What you should do: Line by line, reproduce the material below exactly.

Recorded information:
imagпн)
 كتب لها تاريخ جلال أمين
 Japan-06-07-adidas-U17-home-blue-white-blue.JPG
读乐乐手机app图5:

Task answer:
imagпн)
 كتب لها تاريخ جلال أمين
 Japan-06-07-adidas-U17-home-blue-white-blue.JPG
读乐乐手机app图5:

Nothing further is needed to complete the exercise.